**Supplied text**
Can we test that? Sure, let’s create a simple data.frame, make a column be object_size, and try to print it

df <- data.frame(x = 1, y = 2048)
print(df)
##   x    y
## 1 1 2048
class(df$y) <- "object_size"
print(df)
## Error in round(x/base^power, digits = digits): invalid second argument of length 0

This is the behaviour if we auto-print an object by just referencing it by name

df
## Error in round(x/base^power, digits = digits): invalid second argument of length 0

but what if we do provide the digits argument to an actual call?

print(df, digits = 1L)
##   x          y
## 1 1 2048 bytes

SOLVED! But what to do about it? I see three options:

OPTION 1: Don’t default to digits = NULL in print.data.frame. I’m not sure what the consequence of this would be across all calls to this function, but I can’t imagine there’s much use for that default. A better default would seem to be

getOption("digits")
## [1] 7

Looking at ?options we can see how this is intended to be used

digits: controls the number of significant digits to print when printing numeric values. It is a suggestion only. Valid values are 1…22 with default 7. See the note in print.default about values greater than 15.

OPTION 2: Make round deal with NULL values. I worry that is already handled in that an error message appropriate to that function is generated

round(3.14159, digits = NULL)

**Work required**
In the excerpt about printing an object_size column, what does OPTION 1 propose as a better default for digits in print.data.frame?

**Provided data**
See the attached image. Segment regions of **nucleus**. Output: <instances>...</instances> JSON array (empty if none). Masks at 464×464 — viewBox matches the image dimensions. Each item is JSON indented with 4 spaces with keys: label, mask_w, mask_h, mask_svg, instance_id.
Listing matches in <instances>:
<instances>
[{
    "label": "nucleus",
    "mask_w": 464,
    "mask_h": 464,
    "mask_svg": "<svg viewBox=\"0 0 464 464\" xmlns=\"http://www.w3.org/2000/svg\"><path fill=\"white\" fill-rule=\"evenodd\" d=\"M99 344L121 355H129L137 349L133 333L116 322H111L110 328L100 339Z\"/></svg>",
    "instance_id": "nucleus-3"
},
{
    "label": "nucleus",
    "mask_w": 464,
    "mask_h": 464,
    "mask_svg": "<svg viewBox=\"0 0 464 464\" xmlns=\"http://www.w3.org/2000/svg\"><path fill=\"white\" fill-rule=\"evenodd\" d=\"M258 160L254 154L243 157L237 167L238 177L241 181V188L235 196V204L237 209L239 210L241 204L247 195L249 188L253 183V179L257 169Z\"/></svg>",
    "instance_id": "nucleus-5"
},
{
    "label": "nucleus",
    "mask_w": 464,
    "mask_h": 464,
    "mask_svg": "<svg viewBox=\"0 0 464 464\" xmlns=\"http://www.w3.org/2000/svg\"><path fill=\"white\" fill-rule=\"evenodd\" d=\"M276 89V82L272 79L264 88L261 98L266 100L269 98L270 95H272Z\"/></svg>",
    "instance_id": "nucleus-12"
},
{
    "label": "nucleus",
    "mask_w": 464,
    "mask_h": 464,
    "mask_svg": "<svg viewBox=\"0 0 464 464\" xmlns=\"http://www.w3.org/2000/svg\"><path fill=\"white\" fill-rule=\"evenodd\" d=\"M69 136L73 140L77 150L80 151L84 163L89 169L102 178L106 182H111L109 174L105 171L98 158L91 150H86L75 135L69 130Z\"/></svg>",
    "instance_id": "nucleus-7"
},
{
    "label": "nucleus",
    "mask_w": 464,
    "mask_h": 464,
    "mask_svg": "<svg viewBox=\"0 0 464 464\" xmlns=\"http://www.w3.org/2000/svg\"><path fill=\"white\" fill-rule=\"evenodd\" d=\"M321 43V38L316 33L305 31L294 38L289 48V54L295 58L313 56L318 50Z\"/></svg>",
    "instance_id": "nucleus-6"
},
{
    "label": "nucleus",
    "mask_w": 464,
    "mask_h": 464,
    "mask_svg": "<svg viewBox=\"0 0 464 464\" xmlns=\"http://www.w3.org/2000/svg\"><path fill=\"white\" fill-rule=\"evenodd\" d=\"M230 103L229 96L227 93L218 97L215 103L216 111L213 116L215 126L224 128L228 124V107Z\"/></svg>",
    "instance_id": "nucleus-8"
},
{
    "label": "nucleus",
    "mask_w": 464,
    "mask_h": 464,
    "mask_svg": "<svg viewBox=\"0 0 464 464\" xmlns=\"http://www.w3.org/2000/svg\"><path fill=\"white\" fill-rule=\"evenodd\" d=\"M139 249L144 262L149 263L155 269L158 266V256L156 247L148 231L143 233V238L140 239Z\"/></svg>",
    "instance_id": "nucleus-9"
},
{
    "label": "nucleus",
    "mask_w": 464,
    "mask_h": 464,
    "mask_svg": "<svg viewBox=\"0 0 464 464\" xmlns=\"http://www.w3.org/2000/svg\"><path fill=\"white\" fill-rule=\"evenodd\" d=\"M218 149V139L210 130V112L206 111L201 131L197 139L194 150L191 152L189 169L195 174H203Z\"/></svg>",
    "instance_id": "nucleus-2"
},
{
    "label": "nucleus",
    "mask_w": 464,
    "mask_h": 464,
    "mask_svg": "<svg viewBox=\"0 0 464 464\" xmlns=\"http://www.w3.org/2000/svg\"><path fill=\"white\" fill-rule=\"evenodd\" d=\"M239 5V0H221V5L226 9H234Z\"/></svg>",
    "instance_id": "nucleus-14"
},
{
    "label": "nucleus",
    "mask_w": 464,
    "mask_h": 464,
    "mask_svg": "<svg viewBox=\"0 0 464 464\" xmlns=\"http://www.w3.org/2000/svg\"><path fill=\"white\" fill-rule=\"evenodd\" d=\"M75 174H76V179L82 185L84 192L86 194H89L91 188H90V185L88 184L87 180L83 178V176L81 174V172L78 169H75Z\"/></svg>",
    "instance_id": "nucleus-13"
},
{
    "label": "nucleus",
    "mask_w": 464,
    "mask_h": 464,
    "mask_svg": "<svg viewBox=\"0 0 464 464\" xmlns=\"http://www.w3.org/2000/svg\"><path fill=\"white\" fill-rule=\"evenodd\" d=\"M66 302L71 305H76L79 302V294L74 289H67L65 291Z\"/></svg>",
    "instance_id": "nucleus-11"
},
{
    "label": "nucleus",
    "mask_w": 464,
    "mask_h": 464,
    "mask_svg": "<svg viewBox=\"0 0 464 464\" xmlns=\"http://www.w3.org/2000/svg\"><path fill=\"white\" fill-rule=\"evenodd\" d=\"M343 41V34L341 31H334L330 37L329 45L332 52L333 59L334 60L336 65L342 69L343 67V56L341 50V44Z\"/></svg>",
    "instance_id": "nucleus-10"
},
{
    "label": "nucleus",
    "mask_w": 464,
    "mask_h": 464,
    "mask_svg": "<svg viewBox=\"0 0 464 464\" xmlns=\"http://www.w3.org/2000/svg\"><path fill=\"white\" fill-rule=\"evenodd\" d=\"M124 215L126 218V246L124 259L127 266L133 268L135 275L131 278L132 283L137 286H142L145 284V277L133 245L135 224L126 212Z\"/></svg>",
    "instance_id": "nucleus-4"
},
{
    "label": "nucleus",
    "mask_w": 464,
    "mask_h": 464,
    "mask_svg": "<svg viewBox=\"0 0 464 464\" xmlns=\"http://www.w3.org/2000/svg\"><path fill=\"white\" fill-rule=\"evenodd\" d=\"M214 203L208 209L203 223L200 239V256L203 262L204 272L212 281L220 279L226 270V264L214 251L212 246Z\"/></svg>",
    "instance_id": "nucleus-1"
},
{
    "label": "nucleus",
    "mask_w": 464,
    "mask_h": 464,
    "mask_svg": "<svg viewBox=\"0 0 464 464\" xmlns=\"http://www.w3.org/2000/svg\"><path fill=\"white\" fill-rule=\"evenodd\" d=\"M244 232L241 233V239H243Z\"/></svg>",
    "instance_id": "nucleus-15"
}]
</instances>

**Worked answer**
getOption("digits"), which returns 7.